Le PDG Jensen Huang a déclaré lors d'une conférence téléphonique avec des analystes que « la demande est devenue parabolique », ajoutant que « l'ère de l'IA agentique est arrivée ». L'entreprise prévoit que les dépenses en infrastructures d'IA atteindront 3 000 à 4 000 milliards de dollars par an d'ici la fin de la décennie. Jusqu'ici, tout va bien, les records sont pulvérisés.
Pourtant, les actions de Nvidia ont chuté de 1,6 % après la clôture. Les analystes suggèrent que les investisseurs se sont tout simplement habitués à ce que l'entreprise livre l'équivalent financier d'un score parfait à chaque fois. « C'est une loi des grands nombres », a expliqué Ruth Foxe-Blader de Citrine Venture Partners. « Nvidia représente 8 % du S&P 500. À moins qu'il n'y ait une croyance en une croissance parabolique continue, il est difficile de s'enthousiasmer. »
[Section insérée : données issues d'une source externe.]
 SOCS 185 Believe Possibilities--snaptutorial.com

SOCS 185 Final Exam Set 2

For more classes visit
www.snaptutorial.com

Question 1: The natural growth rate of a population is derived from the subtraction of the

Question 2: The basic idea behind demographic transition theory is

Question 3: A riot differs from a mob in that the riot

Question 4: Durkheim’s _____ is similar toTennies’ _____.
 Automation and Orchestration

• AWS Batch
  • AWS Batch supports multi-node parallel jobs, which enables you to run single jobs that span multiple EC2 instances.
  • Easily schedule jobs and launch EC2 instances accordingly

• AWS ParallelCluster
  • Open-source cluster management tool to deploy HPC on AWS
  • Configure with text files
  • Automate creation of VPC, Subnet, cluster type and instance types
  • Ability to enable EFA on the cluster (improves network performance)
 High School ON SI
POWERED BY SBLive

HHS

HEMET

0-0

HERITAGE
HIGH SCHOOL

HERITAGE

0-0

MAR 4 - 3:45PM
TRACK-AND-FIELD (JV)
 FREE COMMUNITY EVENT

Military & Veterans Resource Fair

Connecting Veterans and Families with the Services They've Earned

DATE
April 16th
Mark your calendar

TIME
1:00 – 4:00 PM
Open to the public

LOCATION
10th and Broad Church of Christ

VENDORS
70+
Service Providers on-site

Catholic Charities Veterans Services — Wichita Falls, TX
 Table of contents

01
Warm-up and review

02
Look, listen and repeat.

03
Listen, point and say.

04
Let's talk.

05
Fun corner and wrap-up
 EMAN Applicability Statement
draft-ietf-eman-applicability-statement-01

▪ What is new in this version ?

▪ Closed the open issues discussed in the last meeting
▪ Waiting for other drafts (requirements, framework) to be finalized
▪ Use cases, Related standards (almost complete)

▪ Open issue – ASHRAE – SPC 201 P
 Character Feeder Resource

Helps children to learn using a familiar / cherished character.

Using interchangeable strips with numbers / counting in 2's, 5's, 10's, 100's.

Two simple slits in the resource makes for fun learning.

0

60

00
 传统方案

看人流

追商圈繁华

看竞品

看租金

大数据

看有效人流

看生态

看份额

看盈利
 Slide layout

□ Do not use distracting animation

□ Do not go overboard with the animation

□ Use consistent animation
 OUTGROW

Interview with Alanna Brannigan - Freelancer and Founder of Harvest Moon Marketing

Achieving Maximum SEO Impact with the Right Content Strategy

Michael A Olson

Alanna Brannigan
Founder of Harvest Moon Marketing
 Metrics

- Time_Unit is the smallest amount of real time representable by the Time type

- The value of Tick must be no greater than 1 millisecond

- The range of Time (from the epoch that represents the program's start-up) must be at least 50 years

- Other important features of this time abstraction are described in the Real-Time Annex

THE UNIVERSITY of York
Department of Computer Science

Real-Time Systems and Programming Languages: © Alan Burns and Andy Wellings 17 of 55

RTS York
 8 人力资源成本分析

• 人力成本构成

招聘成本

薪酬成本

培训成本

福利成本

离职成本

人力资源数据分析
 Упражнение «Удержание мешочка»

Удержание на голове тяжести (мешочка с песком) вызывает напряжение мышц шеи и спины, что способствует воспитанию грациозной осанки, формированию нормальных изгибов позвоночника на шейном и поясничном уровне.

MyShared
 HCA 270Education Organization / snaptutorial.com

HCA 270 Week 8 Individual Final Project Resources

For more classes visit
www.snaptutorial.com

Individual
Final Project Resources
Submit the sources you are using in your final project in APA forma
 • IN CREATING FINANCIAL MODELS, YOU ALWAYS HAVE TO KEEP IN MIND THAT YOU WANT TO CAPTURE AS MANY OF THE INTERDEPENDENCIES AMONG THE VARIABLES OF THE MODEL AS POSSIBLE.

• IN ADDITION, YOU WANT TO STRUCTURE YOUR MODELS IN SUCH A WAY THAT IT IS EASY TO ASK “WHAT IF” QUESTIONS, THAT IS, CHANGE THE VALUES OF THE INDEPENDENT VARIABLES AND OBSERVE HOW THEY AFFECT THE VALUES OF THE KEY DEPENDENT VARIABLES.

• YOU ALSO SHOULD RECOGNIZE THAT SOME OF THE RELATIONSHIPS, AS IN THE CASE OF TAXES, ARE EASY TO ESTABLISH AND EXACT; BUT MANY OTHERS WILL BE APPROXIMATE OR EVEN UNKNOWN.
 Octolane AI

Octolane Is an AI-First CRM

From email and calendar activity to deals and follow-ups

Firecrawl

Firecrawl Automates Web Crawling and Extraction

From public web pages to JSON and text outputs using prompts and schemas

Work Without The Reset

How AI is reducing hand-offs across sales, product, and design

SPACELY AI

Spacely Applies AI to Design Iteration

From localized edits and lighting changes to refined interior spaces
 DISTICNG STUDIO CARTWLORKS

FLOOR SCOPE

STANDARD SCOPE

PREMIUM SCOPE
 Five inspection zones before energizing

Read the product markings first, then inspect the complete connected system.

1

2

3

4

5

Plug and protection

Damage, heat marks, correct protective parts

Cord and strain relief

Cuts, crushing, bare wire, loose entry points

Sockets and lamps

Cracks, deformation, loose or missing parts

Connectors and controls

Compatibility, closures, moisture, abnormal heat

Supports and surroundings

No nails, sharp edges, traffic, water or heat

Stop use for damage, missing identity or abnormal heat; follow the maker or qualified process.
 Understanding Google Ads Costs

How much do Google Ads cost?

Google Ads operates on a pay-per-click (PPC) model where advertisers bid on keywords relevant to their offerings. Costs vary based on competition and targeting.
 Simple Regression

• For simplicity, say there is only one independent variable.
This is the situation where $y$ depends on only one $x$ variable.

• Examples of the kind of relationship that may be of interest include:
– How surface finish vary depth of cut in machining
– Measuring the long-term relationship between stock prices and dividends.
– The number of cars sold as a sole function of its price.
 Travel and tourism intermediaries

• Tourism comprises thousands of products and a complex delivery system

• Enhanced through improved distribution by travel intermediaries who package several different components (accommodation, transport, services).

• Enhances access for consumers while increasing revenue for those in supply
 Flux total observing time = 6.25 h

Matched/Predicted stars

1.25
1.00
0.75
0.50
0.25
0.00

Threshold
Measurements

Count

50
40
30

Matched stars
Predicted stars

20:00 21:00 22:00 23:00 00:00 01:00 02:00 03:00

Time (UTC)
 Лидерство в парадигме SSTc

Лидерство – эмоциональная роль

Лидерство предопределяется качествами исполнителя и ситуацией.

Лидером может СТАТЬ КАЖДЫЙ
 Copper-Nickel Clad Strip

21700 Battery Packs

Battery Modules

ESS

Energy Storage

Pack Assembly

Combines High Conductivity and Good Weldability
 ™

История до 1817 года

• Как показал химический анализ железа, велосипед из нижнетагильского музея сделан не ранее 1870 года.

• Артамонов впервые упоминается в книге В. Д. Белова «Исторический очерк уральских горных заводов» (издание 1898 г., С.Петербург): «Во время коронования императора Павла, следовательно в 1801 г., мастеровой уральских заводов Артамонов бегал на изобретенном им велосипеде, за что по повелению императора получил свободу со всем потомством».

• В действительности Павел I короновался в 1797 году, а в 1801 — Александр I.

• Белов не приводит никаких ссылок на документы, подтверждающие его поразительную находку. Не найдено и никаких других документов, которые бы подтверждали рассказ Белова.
Victoria Scholar d'interactive investor a proposé un diagnostic plus poétique : « Les investisseurs ont acheté la rumeur, vendu la réalité – les actions avaient déjà grimpé avant les résultats. » Elle a également noté des préoccupations croissantes concernant la concurrence, alors que les hyperscalers développent leurs propres puces. Parce que rien ne dit « performance maximale » comme une baisse de 1,6 % sur un trimestre où vous avez triplé votre bénéfice.